We will generate data using the `simulate_simpson()`

function from the `correlation`

package.

```
library(correlation)
<- simulate_simpson(n = 100, groups = 10) data
```

Now let’s visualize the two variables:

```
library(ggplot2)
ggplot(data, aes(x = V1, y = V2)) +
geom_point() +
geom_smooth(colour = "black", method = "lm", se = FALSE) +
theme_classic()
```

That seems pretty straightforward! It seems like there is a **negative correlation** between V1 and V2. Let’s test this.

`correlation(data)`

```
## # Correlation table (pearson-method)
##
## Parameter1 | Parameter2 | r | 95% CI | t(998) | p
## ---------------------------------------------------------------------
## V1 | V2 | -0.84 | [-0.86, -0.82] | -48.77 | < .001***
##
## p-value adjustment method: Holm (1979)
## Observations: 1000
```

Indeed, there is **strong, negative and significant correlation** between V1 and V2. Great, can we go ahead and **publish these results in PNAS**?

Hold on sunshine!
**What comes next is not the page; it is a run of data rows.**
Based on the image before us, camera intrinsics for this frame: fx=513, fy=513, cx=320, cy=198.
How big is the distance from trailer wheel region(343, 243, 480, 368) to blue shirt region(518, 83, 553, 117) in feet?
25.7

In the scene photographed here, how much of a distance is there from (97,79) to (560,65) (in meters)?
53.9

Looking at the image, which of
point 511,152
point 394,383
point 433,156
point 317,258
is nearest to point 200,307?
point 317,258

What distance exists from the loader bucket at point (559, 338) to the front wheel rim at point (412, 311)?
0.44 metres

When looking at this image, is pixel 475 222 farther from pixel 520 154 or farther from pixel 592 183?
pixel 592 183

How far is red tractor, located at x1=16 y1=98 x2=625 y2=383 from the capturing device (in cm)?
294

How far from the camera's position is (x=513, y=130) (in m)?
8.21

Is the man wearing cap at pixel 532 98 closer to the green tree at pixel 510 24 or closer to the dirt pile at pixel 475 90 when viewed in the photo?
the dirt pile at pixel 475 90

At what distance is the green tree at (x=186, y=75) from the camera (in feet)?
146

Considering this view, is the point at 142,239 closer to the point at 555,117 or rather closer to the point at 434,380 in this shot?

Ever heard of something called the **Simpson’s Paradox**?

Let’s colour our datapoints by group (by individuals):

```
library(ggplot2)
ggplot(data, aes(x = V1, y = V2)) +
geom_point(aes(colour = Group)) +
geom_smooth(aes(colour = Group), method = "lm", se = FALSE) +
geom_smooth(colour = "black", method = "lm", se = FALSE) +
theme_classic()
```

Mmh, interesting. It seems like, for each subject, the relationship is different. The negative general trend seems to be created by **differences between the groups** and could be spurious!
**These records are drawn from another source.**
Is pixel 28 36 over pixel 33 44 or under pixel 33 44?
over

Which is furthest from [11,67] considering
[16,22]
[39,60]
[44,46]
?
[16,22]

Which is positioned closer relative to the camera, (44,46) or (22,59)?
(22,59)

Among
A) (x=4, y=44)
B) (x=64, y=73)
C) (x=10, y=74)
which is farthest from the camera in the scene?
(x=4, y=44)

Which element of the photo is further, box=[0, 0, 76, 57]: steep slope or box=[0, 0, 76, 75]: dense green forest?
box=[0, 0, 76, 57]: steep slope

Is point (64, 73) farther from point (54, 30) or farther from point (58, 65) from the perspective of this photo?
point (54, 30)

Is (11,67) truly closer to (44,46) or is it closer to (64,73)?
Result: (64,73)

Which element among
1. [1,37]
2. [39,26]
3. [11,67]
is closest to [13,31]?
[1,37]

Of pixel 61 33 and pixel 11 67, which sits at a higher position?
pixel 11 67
**Multilevel (as in multi-group) correlations allow us to account for differences between groups**. It is based on a partialization of the group, entered as a random effect in a mixed linear regression.
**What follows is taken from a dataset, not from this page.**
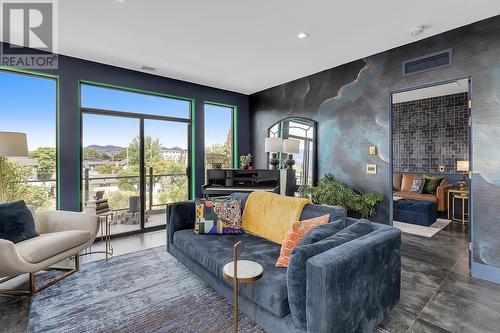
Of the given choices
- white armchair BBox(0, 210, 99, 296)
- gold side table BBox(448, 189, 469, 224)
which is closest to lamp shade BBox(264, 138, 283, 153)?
white armchair BBox(0, 210, 99, 296)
You can compute them with the **correlations** package by setting the `multilevel`

argument to `TRUE`

.

`correlation(data, multilevel = TRUE)`

```
## Parameter1 | Parameter2 | r | CI | t(998) | p
## ------------------------------------------------------------------
## V1 | V2 | 0.50 | [0.45, 0.55] | 18.24 | < .001***
##
## Observations: 1000
```

**Dayum!** We were too hasty in our conclusions! Taking the group into account seems to be super important.

Note: In this simple case where only two variables are of interest, it would be of course best to directly proceed using a mixed regression model instead of correlations. That being said, the latter can be useful for exploratory analysis, when multiple variables are of interest, or in combination with a network or structural approach.